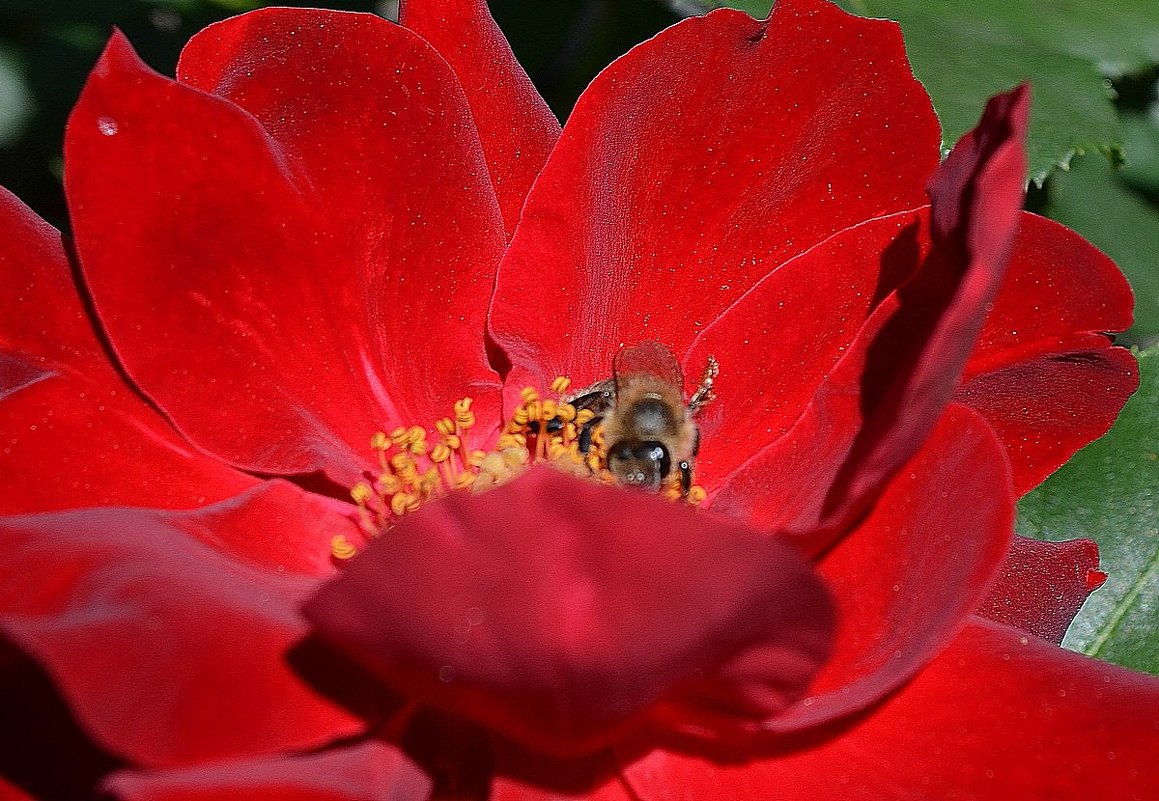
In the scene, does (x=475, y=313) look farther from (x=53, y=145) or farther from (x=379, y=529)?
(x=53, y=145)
---
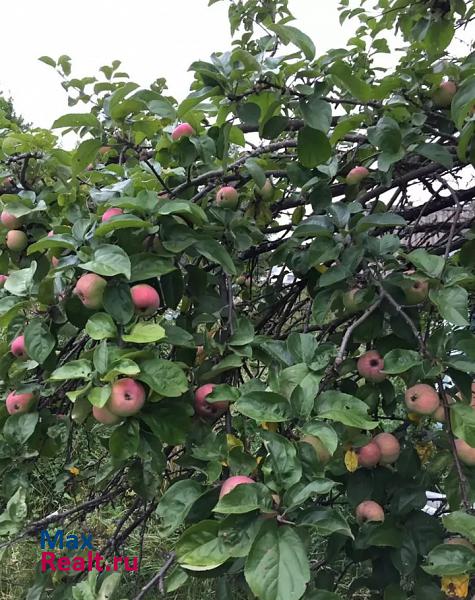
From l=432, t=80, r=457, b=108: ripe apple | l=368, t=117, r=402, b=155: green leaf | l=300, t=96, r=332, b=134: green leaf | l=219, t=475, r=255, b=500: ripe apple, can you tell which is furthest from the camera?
---
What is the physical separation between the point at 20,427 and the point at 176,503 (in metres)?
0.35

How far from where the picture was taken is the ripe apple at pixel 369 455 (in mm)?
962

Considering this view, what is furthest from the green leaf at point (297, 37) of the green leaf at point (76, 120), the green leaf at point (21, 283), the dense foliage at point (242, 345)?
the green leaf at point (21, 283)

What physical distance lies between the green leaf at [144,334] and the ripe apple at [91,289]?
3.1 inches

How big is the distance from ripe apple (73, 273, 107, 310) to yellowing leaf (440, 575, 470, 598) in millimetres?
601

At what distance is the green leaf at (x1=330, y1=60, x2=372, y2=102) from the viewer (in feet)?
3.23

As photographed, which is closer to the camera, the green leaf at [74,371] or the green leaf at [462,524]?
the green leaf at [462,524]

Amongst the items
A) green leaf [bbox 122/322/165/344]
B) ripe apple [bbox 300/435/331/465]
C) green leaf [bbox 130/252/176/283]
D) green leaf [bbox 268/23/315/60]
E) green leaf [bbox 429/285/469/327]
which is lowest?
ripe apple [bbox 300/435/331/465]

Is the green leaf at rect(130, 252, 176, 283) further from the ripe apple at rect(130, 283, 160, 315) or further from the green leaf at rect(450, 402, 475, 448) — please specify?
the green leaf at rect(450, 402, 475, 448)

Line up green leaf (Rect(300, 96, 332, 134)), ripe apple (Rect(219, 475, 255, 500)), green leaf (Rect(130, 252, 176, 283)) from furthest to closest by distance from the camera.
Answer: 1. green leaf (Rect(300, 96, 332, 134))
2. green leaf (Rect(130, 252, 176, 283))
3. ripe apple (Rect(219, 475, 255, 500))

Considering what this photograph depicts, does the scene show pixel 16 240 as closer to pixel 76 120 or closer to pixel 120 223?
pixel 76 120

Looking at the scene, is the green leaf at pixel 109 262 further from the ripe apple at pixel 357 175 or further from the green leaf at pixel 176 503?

Problem - Express the lines from the line that contains "Line up green" to the line that contains "Looking at the", both included, as a numbered list with blank lines left out.

Full output -
1. Line up green leaf (Rect(300, 96, 332, 134)), ripe apple (Rect(219, 475, 255, 500)), green leaf (Rect(130, 252, 176, 283)) from furthest to closest by distance from the camera.
2. Answer: 1. green leaf (Rect(300, 96, 332, 134))
3. 2. green leaf (Rect(130, 252, 176, 283))
4. 3. ripe apple (Rect(219, 475, 255, 500))
5. Considering what this photograph depicts, does the scene show pixel 16 240 as closer to pixel 76 120 or closer to pixel 120 223?
6. pixel 76 120
7. Looking at the scene, is the green leaf at pixel 109 262 further from the ripe apple at pixel 357 175 or further from the green leaf at pixel 176 503?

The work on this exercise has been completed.